» Exercise objective
Reproduce every one of the entries below, line for line, without changing anything.

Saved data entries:
▼▼▼

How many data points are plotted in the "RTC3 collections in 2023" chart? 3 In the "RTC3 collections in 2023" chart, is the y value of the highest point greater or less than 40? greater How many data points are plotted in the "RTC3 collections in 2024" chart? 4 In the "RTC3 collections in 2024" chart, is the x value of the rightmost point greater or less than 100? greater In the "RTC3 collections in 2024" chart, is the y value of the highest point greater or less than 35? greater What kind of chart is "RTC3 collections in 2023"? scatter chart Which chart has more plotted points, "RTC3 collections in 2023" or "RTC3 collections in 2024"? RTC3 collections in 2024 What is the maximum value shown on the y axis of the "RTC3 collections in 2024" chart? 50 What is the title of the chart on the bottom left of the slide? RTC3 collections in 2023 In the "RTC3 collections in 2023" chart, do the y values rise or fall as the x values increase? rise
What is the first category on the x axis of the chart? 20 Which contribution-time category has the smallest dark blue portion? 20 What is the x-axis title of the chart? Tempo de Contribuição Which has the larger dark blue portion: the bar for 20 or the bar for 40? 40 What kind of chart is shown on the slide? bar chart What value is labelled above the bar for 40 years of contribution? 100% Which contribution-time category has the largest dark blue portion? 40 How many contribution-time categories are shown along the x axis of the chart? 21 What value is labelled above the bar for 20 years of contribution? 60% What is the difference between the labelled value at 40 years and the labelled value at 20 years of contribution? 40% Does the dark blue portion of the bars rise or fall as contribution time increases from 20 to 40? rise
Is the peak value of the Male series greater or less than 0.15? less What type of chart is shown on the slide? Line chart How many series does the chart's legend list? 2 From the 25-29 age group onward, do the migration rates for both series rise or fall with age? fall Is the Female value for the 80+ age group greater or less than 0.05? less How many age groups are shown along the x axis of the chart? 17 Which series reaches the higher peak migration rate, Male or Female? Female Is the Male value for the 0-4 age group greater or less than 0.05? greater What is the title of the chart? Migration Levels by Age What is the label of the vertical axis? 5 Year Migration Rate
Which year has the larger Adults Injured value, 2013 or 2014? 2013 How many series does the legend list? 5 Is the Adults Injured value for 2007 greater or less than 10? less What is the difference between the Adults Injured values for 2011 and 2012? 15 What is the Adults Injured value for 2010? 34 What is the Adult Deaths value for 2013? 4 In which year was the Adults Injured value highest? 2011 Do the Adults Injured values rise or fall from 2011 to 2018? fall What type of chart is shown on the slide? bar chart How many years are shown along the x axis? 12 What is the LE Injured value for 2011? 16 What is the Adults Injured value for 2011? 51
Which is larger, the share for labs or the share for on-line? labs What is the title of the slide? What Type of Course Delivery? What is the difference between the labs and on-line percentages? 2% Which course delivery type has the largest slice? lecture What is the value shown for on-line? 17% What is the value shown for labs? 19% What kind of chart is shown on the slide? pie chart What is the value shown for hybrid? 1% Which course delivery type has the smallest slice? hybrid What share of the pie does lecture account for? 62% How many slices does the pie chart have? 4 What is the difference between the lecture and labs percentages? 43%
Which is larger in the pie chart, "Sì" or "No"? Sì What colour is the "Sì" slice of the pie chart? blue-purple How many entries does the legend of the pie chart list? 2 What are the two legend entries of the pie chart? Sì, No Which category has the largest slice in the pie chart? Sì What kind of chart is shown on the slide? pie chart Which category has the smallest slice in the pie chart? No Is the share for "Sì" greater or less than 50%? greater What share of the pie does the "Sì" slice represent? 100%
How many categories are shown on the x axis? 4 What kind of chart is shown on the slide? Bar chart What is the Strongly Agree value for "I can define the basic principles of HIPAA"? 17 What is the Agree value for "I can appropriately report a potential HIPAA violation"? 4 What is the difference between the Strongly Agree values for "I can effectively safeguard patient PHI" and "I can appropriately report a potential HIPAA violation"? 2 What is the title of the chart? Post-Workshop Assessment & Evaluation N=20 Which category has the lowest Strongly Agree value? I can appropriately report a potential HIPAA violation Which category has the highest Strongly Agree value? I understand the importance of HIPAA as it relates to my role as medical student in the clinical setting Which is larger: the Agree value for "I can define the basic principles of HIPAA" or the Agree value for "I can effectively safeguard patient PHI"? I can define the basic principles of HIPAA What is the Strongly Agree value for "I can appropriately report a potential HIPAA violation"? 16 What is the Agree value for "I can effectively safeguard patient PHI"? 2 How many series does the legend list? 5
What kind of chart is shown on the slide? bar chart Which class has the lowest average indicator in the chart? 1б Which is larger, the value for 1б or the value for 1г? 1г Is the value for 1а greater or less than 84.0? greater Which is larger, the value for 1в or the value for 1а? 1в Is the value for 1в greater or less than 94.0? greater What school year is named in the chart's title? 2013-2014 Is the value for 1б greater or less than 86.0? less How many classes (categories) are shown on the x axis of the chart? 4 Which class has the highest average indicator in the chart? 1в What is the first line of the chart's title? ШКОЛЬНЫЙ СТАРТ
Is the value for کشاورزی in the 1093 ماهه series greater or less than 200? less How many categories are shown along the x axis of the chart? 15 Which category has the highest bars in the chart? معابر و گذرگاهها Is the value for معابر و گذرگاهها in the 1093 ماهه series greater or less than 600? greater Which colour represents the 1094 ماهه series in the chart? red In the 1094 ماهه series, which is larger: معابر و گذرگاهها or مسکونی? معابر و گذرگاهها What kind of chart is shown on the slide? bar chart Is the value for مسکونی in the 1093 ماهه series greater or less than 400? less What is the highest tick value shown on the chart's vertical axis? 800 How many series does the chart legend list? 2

▲▲▲

» Exercise output
How many data points are plotted in the "RTC3 collections in 2023" chart? 3 In the "RTC3 collections in 2023" chart, is the y value of the highest point greater or less than 40? greater How many data points are plotted in the "RTC3 collections in 2024" chart? 4 In the "RTC3 collections in 2024" chart, is the x value of the rightmost point greater or less than 100? greater In the "RTC3 collections in 2024" chart, is the y value of the highest point greater or less than 35? greater What kind of chart is "RTC3 collections in 2023"? scatter chart Which chart has more plotted points, "RTC3 collections in 2023" or "RTC3 collections in 2024"? RTC3 collections in 2024 What is the maximum value shown on the y axis of the "RTC3 collections in 2024" chart? 50 What is the title of the chart on the bottom left of the slide? RTC3 collections in 2023 In the "RTC3 collections in 2023" chart, do the y values rise or fall as the x values increase? rise
What is the first category on the x axis of the chart? 20 Which contribution-time category has the smallest dark blue portion? 20 What is the x-axis title of the chart? Tempo de Contribuição Which has the larger dark blue portion: the bar for 20 or the bar for 40? 40 What kind of chart is shown on the slide? bar chart What value is labelled above the bar for 40 years of contribution? 100% Which contribution-time category has the largest dark blue portion? 40 How many contribution-time categories are shown along the x axis of the chart? 21 What value is labelled above the bar for 20 years of contribution? 60% What is the difference between the labelled value at 40 years and the labelled value at 20 years of contribution? 40% Does the dark blue portion of the bars rise or fall as contribution time increases from 20 to 40? rise
Is the peak value of the Male series greater or less than 0.15? less What type of chart is shown on the slide? Line chart How many series does the chart's legend list? 2 From the 25-29 age group onward, do the migration rates for both series rise or fall with age? fall Is the Female value for the 80+ age group greater or less than 0.05? less How many age groups are shown along the x axis of the chart? 17 Which series reaches the higher peak migration rate, Male or Female? Female Is the Male value for the 0-4 age group greater or less than 0.05? greater What is the title of the chart? Migration Levels by Age What is the label of the vertical axis? 5 Year Migration Rate
Which year has the larger Adults Injured value, 2013 or 2014? 2013 How many series does the legend list? 5 Is the Adults Injured value for 2007 greater or less than 10? less What is the difference between the Adults Injured values for 2011 and 2012? 15 What is the Adults Injured value for 2010? 34 What is the Adult Deaths value for 2013? 4 In which year was the Adults Injured value highest? 2011 Do the Adults Injured values rise or fall from 2011 to 2018? fall What type of chart is shown on the slide? bar chart How many years are shown along the x axis? 12 What is the LE Injured value for 2011? 16 What is the Adults Injured value for 2011? 51
Which is larger, the share for labs or the share for on-line? labs What is the title of the slide? What Type of Course Delivery? What is the difference between the labs and on-line percentages? 2% Which course delivery type has the largest slice? lecture What is the value shown for on-line? 17% What is the value shown for labs? 19% What kind of chart is shown on the slide? pie chart What is the value shown for hybrid? 1% Which course delivery type has the smallest slice? hybrid What share of the pie does lecture account for? 62% How many slices does the pie chart have? 4 What is the difference between the lecture and labs percentages? 43%
Which is larger in the pie chart, "Sì" or "No"? Sì What colour is the "Sì" slice of the pie chart? blue-purple How many entries does the legend of the pie chart list? 2 What are the two legend entries of the pie chart? Sì, No Which category has the largest slice in the pie chart? Sì What kind of chart is shown on the slide? pie chart Which category has the smallest slice in the pie chart? No Is the share for "Sì" greater or less than 50%? greater What share of the pie does the "Sì" slice represent? 100%
How many categories are shown on the x axis? 4 What kind of chart is shown on the slide? Bar chart What is the Strongly Agree value for "I can define the basic principles of HIPAA"? 17 What is the Agree value for "I can appropriately report a potential HIPAA violation"? 4 What is the difference between the Strongly Agree values for "I can effectively safeguard patient PHI" and "I can appropriately report a potential HIPAA violation"? 2 What is the title of the chart? Post-Workshop Assessment & Evaluation N=20 Which category has the lowest Strongly Agree value? I can appropriately report a potential HIPAA violation Which category has the highest Strongly Agree value? I understand the importance of HIPAA as it relates to my role as medical student in the clinical setting Which is larger: the Agree value for "I can define the basic principles of HIPAA" or the Agree value for "I can effectively safeguard patient PHI"? I can define the basic principles of HIPAA What is the Strongly Agree value for "I can appropriately report a potential HIPAA violation"? 16 What is the Agree value for "I can effectively safeguard patient PHI"? 2 How many series does the legend list? 5
What kind of chart is shown on the slide? bar chart Which class has the lowest average indicator in the chart? 1б Which is larger, the value for 1б or the value for 1г? 1г Is the value for 1а greater or less than 84.0? greater Which is larger, the value for 1в or the value for 1а? 1в Is the value for 1в greater or less than 94.0? greater What school year is named in the chart's title? 2013-2014 Is the value for 1б greater or less than 86.0? less How many classes (categories) are shown on the x axis of the chart? 4 Which class has the highest average indicator in the chart? 1в What is the first line of the chart's title? ШКОЛЬНЫЙ СТАРТ
Is the value for کشاورزی in the 1093 ماهه series greater or less than 200? less How many categories are shown along the x axis of the chart? 15 Which category has the highest bars in the chart? معابر و گذرگاهها Is the value for معابر و گذرگاهها in the 1093 ماهه series greater or less than 600? greater Which colour represents the 1094 ماهه series in the chart? red In the 1094 ماهه series, which is larger: معابر و گذرگاهها or مسکونی? معابر و گذرگاهها What kind of chart is shown on the slide? bar chart Is the value for مسکونی in the 1093 ماهه series greater or less than 400? less What is the highest tick value shown on the chart's vertical axis? 800 How many series does the chart legend list? 2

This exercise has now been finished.